Neither: it's not the operations that change: It's the
operand that changes. The operation + is already defined so that
if the operands are IEEE 64-bit *values* then we use 64-bit flonum
flonum addition etc. But's that's the way R5RS already works - we're
just being more precise and allowing for more data types.
Why would it not be perfectly allowable for, say, the * procedure to
return a 128-bit flonum when given two 64-bit flonums?
Does that make any sense? A more meaningful example would be
multiplying to 64-bit fixnum (modulo-64) integers to yield a 128-bit
result.
Similarly,
why would you not specify that you want IEEE 64-bit flonum arithmetic
using an explicit IEEE 64-bit flonum operation, like IEEE-FLO64*, to
clearly indicate this in the program?
First, its more verbose. But more importantly, if you change the
representation of a variable then you have to check and possibly change
every place in the program that references the variable. I.e. it's
more error-prone, hurts modularity, and hurts maintainance.

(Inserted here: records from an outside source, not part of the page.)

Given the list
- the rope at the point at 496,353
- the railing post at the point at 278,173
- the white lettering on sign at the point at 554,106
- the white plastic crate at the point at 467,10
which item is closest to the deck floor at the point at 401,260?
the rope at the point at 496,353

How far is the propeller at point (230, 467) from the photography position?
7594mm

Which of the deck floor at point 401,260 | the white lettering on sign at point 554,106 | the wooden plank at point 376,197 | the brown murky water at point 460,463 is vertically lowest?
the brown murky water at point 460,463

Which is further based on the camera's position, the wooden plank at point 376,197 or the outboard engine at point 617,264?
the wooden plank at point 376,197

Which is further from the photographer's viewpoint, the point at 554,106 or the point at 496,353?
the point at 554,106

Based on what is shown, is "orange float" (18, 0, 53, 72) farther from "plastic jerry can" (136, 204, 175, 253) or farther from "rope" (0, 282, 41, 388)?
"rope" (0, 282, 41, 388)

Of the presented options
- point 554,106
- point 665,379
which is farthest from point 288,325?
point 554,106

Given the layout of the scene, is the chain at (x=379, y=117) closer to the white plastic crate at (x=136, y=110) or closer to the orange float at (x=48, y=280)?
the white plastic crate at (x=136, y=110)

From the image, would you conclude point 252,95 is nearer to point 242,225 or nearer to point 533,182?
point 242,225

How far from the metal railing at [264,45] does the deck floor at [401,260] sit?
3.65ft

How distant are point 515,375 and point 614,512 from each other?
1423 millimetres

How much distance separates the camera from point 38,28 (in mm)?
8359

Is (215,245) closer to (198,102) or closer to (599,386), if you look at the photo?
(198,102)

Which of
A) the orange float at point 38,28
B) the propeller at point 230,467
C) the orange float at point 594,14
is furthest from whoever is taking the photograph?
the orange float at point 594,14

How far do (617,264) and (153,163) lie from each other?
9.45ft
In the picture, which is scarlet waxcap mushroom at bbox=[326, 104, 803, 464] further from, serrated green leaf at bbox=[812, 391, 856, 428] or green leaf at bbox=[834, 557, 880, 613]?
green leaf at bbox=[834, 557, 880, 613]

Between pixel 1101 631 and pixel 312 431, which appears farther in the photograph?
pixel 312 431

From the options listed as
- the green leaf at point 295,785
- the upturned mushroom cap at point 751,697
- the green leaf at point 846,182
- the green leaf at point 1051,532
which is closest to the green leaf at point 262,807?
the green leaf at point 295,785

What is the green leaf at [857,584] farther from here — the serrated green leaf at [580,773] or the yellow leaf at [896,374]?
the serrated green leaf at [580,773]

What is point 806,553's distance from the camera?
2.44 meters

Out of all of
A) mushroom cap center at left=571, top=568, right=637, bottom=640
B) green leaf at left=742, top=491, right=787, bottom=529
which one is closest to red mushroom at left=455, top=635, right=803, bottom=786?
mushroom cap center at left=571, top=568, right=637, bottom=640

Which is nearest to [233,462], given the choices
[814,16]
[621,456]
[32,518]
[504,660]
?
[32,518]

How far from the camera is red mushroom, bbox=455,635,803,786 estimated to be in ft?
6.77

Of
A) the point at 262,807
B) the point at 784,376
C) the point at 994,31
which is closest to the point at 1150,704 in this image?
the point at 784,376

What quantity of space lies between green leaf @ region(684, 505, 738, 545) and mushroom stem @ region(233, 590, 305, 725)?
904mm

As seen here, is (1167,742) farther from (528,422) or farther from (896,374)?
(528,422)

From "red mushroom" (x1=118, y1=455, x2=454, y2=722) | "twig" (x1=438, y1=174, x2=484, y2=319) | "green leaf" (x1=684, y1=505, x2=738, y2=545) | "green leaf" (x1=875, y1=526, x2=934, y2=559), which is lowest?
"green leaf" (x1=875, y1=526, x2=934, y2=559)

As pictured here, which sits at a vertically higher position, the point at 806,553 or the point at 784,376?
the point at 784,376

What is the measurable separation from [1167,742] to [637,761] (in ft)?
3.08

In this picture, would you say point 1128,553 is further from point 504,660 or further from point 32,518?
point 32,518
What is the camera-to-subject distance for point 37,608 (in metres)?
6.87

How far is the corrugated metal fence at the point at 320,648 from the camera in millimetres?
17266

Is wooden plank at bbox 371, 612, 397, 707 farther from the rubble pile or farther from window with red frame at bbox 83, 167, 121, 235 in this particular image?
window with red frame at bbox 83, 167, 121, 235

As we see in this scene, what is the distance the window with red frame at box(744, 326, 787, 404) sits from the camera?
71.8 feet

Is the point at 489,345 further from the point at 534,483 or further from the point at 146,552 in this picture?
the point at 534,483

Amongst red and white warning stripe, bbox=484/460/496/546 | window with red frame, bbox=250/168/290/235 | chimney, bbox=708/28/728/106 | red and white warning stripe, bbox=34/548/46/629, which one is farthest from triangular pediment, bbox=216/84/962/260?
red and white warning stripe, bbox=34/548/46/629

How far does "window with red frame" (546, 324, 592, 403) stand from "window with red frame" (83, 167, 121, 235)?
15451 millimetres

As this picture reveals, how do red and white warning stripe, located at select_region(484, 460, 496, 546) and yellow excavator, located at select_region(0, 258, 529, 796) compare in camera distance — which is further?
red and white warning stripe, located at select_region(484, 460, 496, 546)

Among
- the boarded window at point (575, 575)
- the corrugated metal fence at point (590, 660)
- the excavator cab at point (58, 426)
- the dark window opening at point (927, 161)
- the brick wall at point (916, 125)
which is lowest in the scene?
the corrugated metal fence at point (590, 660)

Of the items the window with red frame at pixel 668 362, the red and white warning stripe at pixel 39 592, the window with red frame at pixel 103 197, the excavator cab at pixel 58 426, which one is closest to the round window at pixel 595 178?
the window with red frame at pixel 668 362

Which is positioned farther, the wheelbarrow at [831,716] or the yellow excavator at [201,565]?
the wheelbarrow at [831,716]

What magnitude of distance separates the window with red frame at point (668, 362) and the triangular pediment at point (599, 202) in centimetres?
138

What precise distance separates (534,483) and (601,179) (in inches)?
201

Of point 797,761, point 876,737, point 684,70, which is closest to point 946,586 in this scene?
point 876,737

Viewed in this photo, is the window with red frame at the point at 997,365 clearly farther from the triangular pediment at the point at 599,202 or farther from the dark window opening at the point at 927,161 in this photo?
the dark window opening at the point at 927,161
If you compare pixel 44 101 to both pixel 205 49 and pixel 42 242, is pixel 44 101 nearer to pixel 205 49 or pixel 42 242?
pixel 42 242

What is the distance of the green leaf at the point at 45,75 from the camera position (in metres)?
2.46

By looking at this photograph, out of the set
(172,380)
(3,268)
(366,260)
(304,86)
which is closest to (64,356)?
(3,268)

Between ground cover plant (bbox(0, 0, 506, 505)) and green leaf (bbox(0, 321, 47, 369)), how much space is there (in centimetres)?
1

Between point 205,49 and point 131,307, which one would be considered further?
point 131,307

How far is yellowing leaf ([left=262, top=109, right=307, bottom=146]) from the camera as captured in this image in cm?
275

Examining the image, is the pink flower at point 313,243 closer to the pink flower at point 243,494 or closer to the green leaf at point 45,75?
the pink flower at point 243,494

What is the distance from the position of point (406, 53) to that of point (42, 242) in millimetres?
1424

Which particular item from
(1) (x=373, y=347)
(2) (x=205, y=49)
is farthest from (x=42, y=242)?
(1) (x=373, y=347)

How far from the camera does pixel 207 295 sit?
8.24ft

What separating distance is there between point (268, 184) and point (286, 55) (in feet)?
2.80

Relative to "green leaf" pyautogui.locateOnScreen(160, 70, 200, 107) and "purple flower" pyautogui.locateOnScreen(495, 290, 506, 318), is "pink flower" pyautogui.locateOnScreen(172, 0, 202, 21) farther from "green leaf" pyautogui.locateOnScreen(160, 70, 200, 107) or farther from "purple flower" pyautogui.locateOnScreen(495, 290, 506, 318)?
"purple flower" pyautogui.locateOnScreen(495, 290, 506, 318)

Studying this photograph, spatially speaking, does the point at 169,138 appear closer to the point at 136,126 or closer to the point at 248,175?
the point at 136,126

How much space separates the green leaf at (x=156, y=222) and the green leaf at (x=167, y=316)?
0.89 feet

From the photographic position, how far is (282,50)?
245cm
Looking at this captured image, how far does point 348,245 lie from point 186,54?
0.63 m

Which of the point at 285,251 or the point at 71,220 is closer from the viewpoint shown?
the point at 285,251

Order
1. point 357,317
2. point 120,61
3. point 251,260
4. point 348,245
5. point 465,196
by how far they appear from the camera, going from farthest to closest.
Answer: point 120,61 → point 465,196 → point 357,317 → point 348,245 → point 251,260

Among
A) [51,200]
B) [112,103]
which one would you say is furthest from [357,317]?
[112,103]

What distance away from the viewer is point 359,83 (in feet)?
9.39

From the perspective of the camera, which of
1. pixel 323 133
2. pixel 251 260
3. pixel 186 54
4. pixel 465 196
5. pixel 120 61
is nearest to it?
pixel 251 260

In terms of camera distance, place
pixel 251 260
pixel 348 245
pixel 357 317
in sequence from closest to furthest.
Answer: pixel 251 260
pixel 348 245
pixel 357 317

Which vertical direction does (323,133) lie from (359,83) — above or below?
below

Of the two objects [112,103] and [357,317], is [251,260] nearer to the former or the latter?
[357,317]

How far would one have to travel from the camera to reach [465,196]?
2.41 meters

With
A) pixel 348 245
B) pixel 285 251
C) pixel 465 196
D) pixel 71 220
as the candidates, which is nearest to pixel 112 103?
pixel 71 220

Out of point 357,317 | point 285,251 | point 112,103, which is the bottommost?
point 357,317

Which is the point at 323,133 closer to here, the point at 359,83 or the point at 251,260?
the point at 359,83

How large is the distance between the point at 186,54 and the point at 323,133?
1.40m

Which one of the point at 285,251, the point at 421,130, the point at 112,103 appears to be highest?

The declarations coerce to an appropriate data type.
I.e. you coerce an integer to a (modulo-int N), and arithmetic
on the (modulo-int N) *type* is defined to be modular.
So are you saying that the 'type declaration' really *does* affect the
semantics of the operations on the integer objects? I'm not quite
clear on how you can otherwise signify that some integer is 'modular'
in a way that the + operator can distinguish by run-time tag; integers
are integers.
Conceptually, there *is* a separate run-time tag. We have an extensible
type system with records, so we're not limited to a finite set of tags.
I.e. a modulo-N value can be converted to/from integers, but it is not
a (regular-old) integer.
Now the compiler as an optimization can and should "unbox" the values
and generate machine arithmetic without tags.
Note I'm not saying my proposal is the "right" approach nor am I pushing
it for R6RS. However, I think it is consistent, and has a number of
advantages: it is (at least partly) implemented, is fairly readable and
compact, generates good code using simple type-propagation, and is
useful for documentation and catching errors.